It famously took Ridley Scott three different versions of Blade Runner before he perfected the neo-noir sci-fi film fans have come to adore.
Director Denis Villeneuve, who cut his sci-fi teeth on Arrival last year, has no such issues in delivering this exhilarating and worthy sequel. Transcendence (2014), Ex Machina (2015) and Westworld highlighted the continued appetite for A.I. mayhem – Blade Runner 2049 provides more of that and then some.
The setting is largely familiar: rain thrashes down in a smog-clogged Los Angeles where huge Coca-Cola billboards rise desperately from the dirt below. The sun never shines but if it did it would cast light on the reality that human life has achieved flying cars at the cost of destroying the planet. It’s an immersive dystopian landscape that may leave you feeling uneasy in your chair.
The sun never shines but if it did it would cast light on the reality that human life has achieved flying cars at the cost of destroying the planet.
The film’s protagonist is Officer K (Ryan Gosling), a ‘blade runner’ for Los Angeles Police Department tasked with ‘retiring’ synthetic humans, and it is on one of these assassination missions where we initially find him. During this, K’s path becomes inexorably interlinked with that of former blade runner Rick Deckard (Harrison Ford).
The unsolved mystery of whether Deckard is himself human or ‘replicant’ was the climactic ending to Ridley’s 1982 picture, but this detail ripples maturely into insignificance as greater, more pressing issues come to the fore in 2049.
As K goes in search of Deckard, he soon learns he has more in common than he initially thought, especially with the deviant and devastating Luv (Sylvia Hoeks) countering their every move.
Indeed, the women in the film are its lifeblood.
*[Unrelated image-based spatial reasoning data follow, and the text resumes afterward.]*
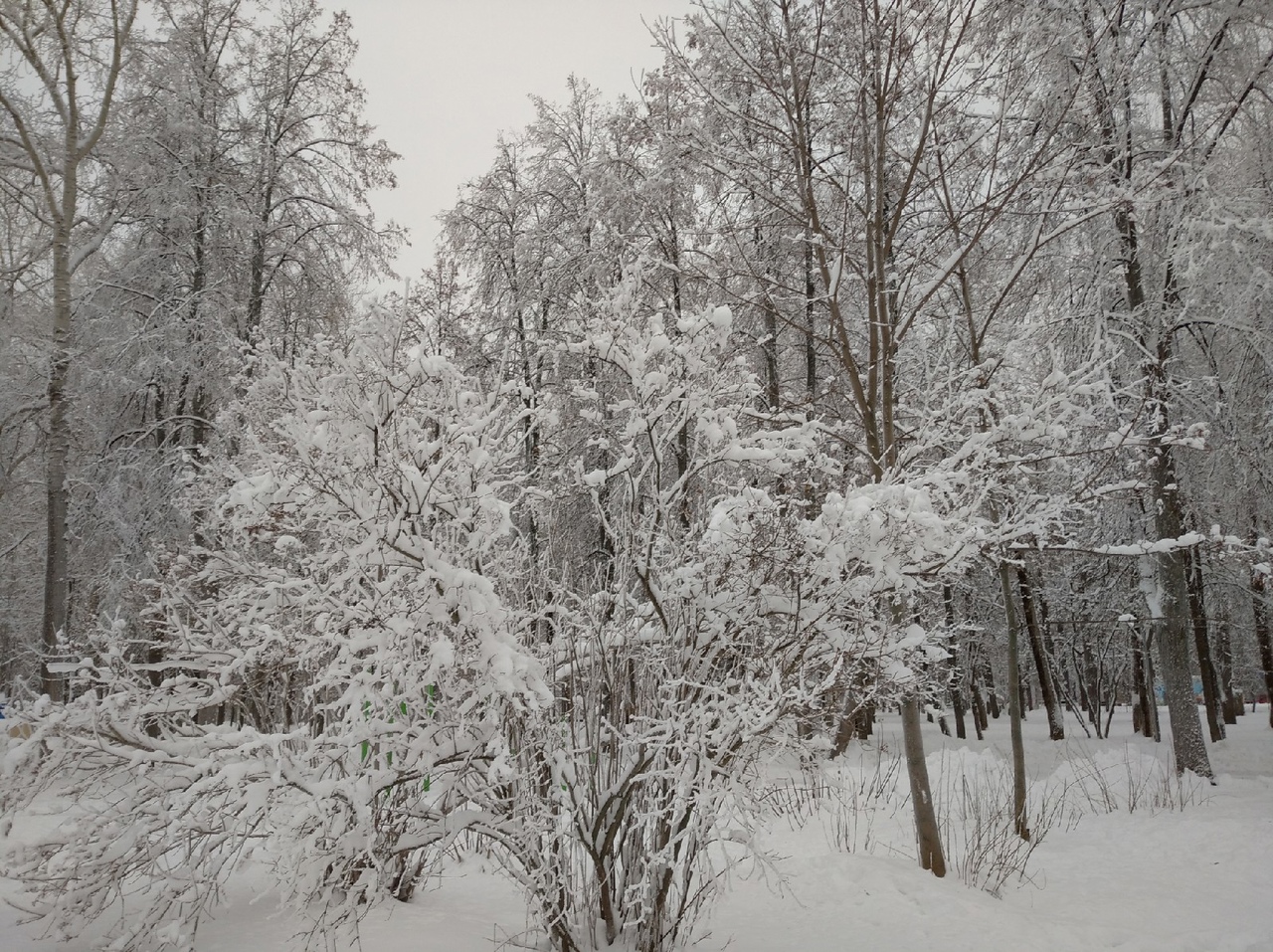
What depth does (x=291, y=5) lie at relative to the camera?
11328mm

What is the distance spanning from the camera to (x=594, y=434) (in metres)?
10.6

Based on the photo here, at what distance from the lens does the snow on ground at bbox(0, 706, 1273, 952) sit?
3701mm

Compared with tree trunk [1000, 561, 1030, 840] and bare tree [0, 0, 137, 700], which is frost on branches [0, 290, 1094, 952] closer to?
tree trunk [1000, 561, 1030, 840]

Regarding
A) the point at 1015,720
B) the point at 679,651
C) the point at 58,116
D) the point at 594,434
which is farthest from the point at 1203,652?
the point at 58,116

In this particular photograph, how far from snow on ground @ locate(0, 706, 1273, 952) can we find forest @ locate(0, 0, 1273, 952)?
0.23 meters

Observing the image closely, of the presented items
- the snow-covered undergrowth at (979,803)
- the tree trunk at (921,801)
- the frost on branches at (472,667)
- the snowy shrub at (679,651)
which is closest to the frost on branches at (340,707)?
the frost on branches at (472,667)

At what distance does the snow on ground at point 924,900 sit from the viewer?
12.1ft

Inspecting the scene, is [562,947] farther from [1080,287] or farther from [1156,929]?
[1080,287]

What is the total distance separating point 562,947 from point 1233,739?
43.7ft

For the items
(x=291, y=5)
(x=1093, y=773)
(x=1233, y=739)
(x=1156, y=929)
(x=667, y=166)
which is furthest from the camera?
(x=1233, y=739)

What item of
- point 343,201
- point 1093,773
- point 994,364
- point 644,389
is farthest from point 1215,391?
point 343,201

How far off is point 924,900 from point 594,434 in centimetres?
724

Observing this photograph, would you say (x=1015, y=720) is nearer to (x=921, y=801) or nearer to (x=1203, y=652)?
(x=921, y=801)

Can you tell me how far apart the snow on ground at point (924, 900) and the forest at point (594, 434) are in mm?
230
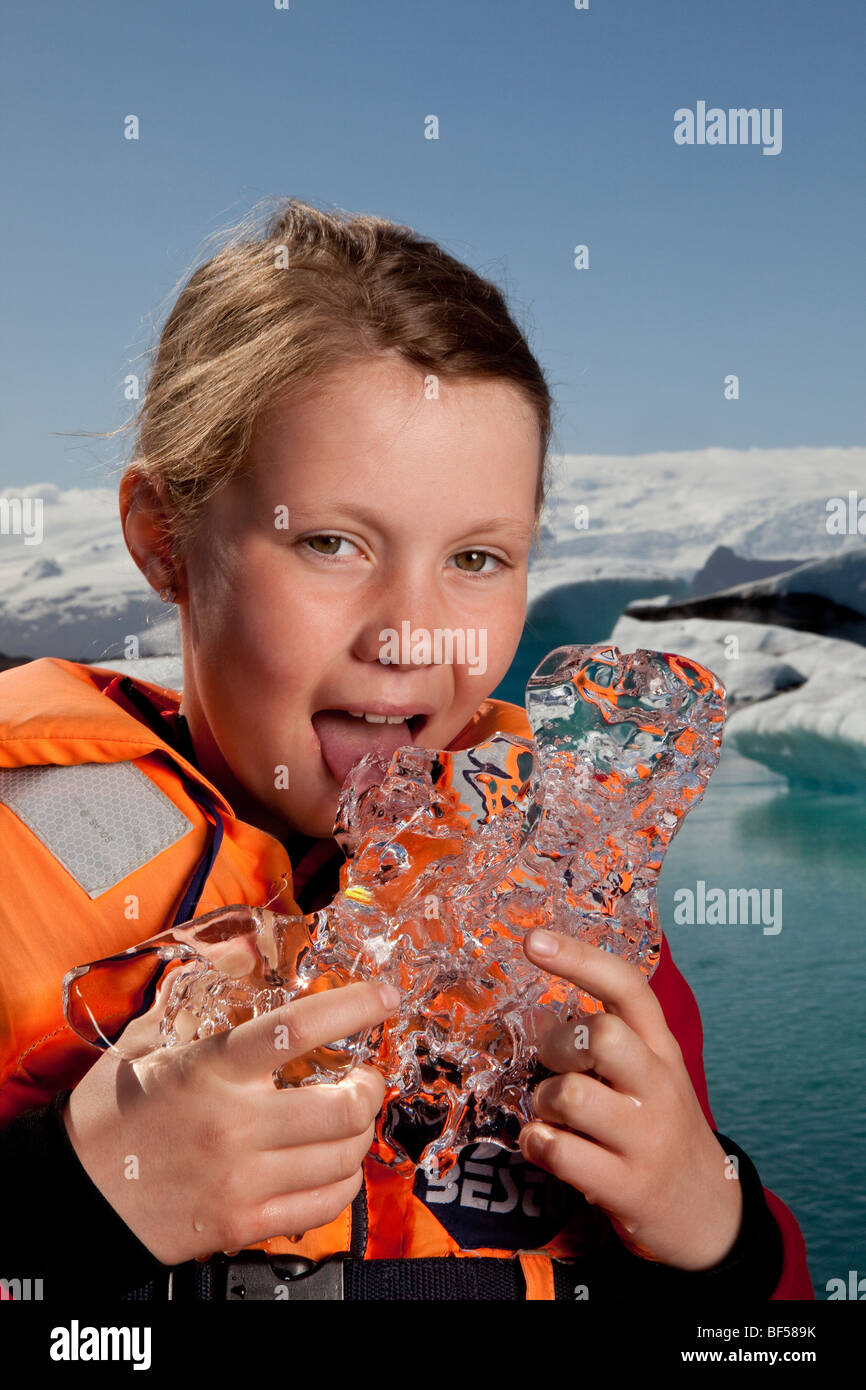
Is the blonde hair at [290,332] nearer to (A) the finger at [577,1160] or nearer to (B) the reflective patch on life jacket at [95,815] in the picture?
(B) the reflective patch on life jacket at [95,815]

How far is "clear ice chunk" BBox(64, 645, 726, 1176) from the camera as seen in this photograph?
1.74 feet

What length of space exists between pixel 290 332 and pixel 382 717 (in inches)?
9.1

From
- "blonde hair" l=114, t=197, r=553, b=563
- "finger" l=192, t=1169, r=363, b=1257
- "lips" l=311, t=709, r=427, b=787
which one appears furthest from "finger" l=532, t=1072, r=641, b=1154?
"blonde hair" l=114, t=197, r=553, b=563

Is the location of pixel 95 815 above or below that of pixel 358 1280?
above

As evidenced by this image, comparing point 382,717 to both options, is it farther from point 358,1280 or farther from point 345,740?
point 358,1280

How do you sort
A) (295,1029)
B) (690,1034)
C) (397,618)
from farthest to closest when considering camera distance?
(690,1034)
(397,618)
(295,1029)

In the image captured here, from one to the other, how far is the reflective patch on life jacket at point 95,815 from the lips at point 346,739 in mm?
90

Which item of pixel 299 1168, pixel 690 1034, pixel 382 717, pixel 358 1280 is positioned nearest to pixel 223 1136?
pixel 299 1168

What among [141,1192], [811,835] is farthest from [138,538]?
[811,835]

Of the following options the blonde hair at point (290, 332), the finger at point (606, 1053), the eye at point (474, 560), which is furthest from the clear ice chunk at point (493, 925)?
the blonde hair at point (290, 332)

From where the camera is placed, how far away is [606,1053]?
19.9 inches

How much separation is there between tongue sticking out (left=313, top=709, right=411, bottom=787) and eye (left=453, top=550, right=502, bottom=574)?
105mm

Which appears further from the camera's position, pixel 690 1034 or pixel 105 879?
pixel 690 1034
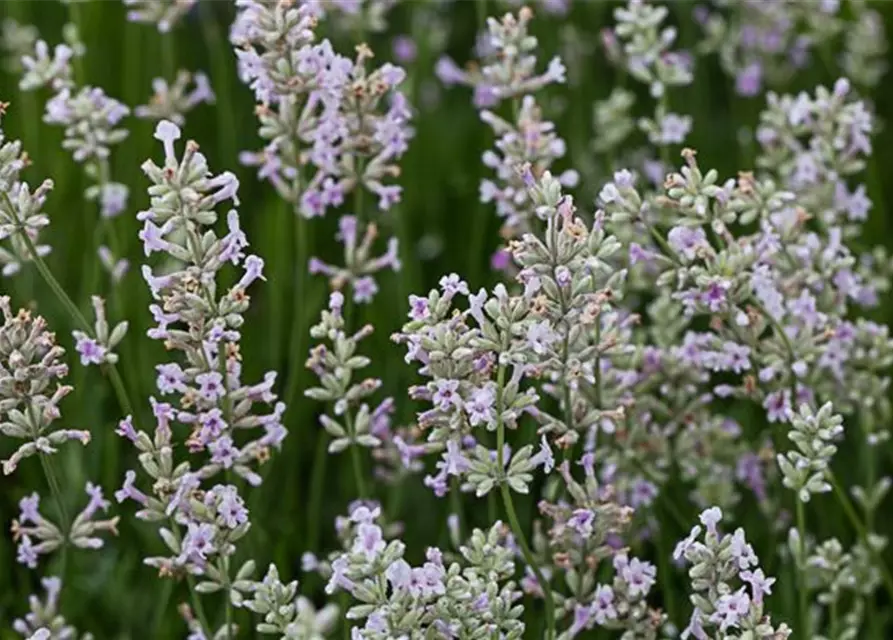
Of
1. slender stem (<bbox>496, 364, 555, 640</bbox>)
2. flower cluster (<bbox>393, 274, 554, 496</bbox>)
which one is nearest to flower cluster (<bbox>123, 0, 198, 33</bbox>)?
flower cluster (<bbox>393, 274, 554, 496</bbox>)

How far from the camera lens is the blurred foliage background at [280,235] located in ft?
9.21

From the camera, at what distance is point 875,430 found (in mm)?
2852

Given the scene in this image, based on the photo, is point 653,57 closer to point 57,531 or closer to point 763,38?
point 763,38

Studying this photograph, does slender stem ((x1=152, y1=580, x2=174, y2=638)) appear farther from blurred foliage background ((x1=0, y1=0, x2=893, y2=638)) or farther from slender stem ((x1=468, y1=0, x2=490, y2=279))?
slender stem ((x1=468, y1=0, x2=490, y2=279))

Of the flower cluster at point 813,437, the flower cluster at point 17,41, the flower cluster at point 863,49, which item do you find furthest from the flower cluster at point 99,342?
the flower cluster at point 863,49

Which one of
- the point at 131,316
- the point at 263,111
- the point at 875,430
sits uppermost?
the point at 263,111

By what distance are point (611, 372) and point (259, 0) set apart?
2.61 ft

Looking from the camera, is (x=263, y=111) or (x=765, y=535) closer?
(x=263, y=111)

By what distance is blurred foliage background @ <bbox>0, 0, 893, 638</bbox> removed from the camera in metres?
2.81

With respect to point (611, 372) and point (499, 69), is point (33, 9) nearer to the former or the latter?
point (499, 69)

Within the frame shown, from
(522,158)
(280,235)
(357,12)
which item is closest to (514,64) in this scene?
(522,158)

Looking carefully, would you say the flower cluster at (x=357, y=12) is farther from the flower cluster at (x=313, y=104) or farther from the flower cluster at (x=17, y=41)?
the flower cluster at (x=17, y=41)

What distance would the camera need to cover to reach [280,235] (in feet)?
10.0

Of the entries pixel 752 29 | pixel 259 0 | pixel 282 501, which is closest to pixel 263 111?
pixel 259 0
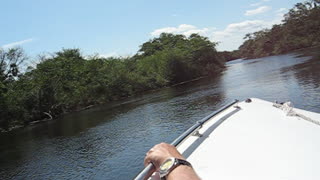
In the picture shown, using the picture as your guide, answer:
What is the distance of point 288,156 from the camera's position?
1.81 meters

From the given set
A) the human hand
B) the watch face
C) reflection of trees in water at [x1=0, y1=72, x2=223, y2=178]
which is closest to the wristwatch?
the watch face

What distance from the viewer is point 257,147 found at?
6.61 feet

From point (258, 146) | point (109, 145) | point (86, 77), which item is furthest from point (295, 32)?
point (258, 146)

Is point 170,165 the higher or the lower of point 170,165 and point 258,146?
the higher

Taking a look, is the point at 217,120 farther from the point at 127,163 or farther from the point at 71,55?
the point at 71,55

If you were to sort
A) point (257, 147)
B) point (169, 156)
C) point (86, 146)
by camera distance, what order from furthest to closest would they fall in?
point (86, 146) < point (257, 147) < point (169, 156)

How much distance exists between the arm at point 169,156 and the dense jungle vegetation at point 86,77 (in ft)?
104

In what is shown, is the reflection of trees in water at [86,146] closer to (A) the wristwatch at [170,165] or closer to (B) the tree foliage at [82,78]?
(A) the wristwatch at [170,165]

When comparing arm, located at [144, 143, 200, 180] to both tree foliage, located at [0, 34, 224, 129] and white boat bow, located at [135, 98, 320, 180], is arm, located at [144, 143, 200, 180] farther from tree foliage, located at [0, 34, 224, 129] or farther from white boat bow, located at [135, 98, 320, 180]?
tree foliage, located at [0, 34, 224, 129]

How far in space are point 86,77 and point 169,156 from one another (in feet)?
137

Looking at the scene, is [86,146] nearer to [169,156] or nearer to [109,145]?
[109,145]

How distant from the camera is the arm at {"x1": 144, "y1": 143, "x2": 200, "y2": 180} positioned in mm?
1136

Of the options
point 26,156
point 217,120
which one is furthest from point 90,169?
point 217,120

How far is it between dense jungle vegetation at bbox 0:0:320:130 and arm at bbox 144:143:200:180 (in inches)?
1252
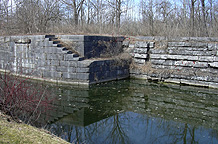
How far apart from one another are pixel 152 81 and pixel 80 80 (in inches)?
143

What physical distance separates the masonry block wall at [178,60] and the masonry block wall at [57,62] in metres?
1.09

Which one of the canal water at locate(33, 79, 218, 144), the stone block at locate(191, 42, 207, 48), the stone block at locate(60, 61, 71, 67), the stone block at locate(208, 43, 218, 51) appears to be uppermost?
the stone block at locate(191, 42, 207, 48)

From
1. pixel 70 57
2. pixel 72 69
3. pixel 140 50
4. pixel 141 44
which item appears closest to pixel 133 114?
pixel 72 69

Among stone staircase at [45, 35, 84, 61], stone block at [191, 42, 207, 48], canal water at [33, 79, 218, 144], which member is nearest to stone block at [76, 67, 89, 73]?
stone staircase at [45, 35, 84, 61]

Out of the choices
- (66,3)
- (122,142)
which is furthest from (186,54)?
(66,3)

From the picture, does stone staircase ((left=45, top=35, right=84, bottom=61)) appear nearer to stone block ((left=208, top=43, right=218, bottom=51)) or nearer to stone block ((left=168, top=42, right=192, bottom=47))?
stone block ((left=168, top=42, right=192, bottom=47))

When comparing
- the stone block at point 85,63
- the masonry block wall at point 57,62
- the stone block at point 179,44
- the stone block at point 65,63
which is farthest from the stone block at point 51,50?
the stone block at point 179,44

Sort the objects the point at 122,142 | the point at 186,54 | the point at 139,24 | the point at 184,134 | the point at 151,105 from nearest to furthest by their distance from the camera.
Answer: the point at 122,142, the point at 184,134, the point at 151,105, the point at 186,54, the point at 139,24

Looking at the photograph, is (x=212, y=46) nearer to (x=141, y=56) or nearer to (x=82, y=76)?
(x=141, y=56)

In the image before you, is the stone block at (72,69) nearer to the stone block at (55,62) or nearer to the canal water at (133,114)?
the stone block at (55,62)

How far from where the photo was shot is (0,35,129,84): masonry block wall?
10173 millimetres

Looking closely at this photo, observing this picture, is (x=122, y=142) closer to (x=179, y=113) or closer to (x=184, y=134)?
(x=184, y=134)

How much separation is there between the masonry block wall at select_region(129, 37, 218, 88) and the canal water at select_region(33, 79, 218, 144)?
2.34 ft

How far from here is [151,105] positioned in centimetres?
780
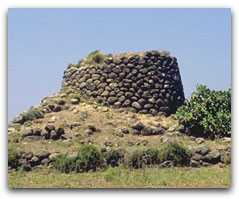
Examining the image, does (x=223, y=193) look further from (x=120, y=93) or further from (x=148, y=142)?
(x=120, y=93)

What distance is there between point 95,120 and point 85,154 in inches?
155

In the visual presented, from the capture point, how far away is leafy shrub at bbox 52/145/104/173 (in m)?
11.6

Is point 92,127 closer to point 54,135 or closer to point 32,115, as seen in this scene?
point 54,135

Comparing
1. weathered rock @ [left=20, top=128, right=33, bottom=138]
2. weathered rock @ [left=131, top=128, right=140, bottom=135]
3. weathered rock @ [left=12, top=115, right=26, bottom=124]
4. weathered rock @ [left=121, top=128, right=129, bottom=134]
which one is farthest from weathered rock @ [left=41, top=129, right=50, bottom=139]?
weathered rock @ [left=131, top=128, right=140, bottom=135]

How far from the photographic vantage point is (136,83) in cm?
1764

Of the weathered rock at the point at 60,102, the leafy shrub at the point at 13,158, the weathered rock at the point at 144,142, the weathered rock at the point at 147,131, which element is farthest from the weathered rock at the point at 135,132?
the leafy shrub at the point at 13,158

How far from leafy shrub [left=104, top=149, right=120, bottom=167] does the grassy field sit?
0.50 m

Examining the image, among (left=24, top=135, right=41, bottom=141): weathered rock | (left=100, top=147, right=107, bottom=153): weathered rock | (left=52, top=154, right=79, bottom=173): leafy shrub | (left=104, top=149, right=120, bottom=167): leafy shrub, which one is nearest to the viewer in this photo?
(left=52, top=154, right=79, bottom=173): leafy shrub

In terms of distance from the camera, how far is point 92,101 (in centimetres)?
1758

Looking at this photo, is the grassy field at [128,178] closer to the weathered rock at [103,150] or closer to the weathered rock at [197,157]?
the weathered rock at [197,157]

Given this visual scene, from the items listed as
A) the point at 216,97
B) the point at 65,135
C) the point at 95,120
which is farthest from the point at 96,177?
the point at 216,97

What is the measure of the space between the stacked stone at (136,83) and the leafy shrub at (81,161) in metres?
5.44

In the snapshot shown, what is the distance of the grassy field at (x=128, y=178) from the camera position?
967cm

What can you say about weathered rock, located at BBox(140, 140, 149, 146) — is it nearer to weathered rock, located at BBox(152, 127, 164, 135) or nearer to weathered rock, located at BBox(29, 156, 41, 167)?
weathered rock, located at BBox(152, 127, 164, 135)
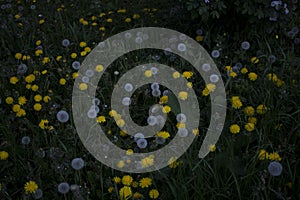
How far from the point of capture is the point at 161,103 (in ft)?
6.89

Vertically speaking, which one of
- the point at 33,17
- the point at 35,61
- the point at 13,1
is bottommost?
the point at 35,61

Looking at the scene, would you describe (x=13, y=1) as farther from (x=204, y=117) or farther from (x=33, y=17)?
(x=204, y=117)

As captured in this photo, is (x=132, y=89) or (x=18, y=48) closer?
(x=132, y=89)

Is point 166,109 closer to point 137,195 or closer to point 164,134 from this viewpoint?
point 164,134

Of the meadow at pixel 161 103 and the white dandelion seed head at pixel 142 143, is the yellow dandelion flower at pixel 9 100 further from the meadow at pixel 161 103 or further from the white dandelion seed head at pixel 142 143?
the white dandelion seed head at pixel 142 143

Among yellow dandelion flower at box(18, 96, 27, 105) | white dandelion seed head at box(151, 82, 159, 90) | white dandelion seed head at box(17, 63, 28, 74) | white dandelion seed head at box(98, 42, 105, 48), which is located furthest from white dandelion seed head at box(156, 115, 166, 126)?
white dandelion seed head at box(17, 63, 28, 74)

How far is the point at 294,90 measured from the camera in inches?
81.6

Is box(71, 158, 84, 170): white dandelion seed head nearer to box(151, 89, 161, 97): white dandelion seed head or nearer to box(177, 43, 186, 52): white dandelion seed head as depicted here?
box(151, 89, 161, 97): white dandelion seed head

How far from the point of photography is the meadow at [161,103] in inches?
66.4

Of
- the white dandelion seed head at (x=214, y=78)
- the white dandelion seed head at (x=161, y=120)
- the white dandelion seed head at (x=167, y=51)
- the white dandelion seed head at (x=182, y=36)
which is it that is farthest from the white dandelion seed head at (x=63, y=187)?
the white dandelion seed head at (x=182, y=36)

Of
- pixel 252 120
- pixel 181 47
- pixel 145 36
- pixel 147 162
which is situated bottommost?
pixel 147 162

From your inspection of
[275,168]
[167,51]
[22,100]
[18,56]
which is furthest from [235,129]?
[18,56]

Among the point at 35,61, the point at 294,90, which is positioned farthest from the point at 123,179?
the point at 35,61

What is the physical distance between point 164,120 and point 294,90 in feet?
2.40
Lieutenant Joshi is K’s superior, played convincingly by Robin Wright, best known for her role as Claire Underwood in House of Cards. Dr. Ana Stellin (Carla Juri) is a curious, unplaceable individual who ‘makes memories’ to implant in replicants; and Joi (Ana de Armas) is K’s girlfriend whose perfection is only hampered by the fact she is sadly holographic. In Joi’s desire to be ‘real’, the audience bear witness to one of cinema’s most unique and intimate sex scenes.
Blade Runner 2049 is a film both married to and divorced from its 1982 predecessor, delicately retreading the steps of the first while competently introducing its own compelling narrative. It takes a new Hollywood form with a more polished persona. There are many comparisons to make with Rian Johnson’s Looper (2012), but Scott’s dystopian world is all the more captivating. Villeneuve’s generous use of landscape shots allow it to avoid the claustrophobia that besets the first film, with vivid oranges and blues evoking memories of Tron.
A slow burner it is and, at 163 minutes, perhaps a tad too long. Harrison Ford’s eventual appearance does seem belated, and Lennie James and Barkhad Abdi are on screen so briefly they are forgotten as quickly as they are introduced. That said, if you dare nod off at any point you will be violently awoken by Hans Zimmer’s dark, shuddering soundtrack.
Producing a sequel to any film is difficult, not least one so seminal as Blade Runner. Here the embers of nostalgia glow brightly in a picture that will both satisfy old fanatics and entice new fans.